Establish the number of lines below that contain the string "height". State that number alone.

*** Data for the task ***

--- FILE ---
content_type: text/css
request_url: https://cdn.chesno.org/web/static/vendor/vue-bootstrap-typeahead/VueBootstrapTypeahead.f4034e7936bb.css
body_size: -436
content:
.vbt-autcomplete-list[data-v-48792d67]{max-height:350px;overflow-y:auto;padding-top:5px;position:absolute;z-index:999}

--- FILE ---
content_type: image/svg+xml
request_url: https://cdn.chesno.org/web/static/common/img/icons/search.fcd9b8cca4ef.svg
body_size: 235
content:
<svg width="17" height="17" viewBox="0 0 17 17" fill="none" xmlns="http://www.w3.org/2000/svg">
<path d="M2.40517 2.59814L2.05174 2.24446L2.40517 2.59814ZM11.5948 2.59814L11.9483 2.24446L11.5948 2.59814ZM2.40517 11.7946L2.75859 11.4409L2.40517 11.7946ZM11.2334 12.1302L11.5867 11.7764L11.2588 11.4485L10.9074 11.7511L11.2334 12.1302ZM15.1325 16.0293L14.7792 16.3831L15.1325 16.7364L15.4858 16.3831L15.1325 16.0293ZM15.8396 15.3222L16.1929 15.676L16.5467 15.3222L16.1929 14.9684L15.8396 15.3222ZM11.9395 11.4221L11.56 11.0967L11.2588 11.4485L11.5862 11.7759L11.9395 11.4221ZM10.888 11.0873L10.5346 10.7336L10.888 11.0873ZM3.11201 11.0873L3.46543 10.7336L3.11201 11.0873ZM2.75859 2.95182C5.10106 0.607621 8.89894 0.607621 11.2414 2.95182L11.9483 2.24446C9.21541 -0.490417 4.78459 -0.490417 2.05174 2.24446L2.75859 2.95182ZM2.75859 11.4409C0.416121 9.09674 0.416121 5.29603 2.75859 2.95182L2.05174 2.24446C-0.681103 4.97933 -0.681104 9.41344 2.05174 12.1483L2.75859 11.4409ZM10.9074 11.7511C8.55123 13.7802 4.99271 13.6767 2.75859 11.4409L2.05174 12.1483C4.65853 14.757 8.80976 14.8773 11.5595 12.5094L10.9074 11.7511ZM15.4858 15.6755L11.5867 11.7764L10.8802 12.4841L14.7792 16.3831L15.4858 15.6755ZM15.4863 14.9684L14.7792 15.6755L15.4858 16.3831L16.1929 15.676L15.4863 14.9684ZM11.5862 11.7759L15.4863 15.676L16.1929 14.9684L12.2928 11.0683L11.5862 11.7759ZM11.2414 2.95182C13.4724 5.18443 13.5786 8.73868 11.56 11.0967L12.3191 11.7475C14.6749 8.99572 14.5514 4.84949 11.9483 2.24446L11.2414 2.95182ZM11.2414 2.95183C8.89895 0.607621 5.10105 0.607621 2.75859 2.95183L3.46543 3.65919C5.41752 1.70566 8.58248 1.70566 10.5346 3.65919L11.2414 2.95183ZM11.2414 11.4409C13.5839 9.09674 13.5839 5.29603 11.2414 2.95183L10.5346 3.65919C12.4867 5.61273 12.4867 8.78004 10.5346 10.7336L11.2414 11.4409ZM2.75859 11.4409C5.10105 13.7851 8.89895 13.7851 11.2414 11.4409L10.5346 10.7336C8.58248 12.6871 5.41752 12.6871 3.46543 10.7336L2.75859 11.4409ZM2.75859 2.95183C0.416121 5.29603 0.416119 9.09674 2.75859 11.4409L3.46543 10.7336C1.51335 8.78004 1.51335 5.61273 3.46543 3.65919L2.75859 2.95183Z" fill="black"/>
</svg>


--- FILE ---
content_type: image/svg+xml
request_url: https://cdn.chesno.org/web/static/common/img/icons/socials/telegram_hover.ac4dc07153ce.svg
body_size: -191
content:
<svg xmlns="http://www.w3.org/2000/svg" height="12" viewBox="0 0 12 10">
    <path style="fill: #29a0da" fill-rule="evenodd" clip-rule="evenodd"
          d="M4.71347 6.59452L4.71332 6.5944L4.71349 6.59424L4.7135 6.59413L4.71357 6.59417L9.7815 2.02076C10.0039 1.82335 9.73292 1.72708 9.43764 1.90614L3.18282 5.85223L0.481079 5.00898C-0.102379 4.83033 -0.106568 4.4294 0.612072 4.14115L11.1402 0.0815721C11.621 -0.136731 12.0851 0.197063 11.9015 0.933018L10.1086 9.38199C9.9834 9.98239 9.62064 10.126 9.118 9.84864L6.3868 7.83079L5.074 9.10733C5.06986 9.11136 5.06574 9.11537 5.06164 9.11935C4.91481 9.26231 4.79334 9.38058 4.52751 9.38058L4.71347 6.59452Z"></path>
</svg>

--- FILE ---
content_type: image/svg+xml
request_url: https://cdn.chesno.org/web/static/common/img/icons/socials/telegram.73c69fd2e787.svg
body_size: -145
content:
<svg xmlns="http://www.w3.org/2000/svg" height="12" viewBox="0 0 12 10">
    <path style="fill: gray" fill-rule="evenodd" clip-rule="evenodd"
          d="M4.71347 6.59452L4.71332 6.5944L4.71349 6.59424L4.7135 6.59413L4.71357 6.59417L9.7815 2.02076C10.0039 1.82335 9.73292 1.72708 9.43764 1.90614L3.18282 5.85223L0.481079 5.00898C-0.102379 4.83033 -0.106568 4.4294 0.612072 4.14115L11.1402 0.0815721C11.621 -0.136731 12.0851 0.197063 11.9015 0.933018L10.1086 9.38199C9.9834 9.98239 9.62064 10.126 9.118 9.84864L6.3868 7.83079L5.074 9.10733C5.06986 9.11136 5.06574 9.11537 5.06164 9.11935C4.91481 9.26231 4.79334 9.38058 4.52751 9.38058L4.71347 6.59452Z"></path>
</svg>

*** End of Data for the task ***

» Reply: 4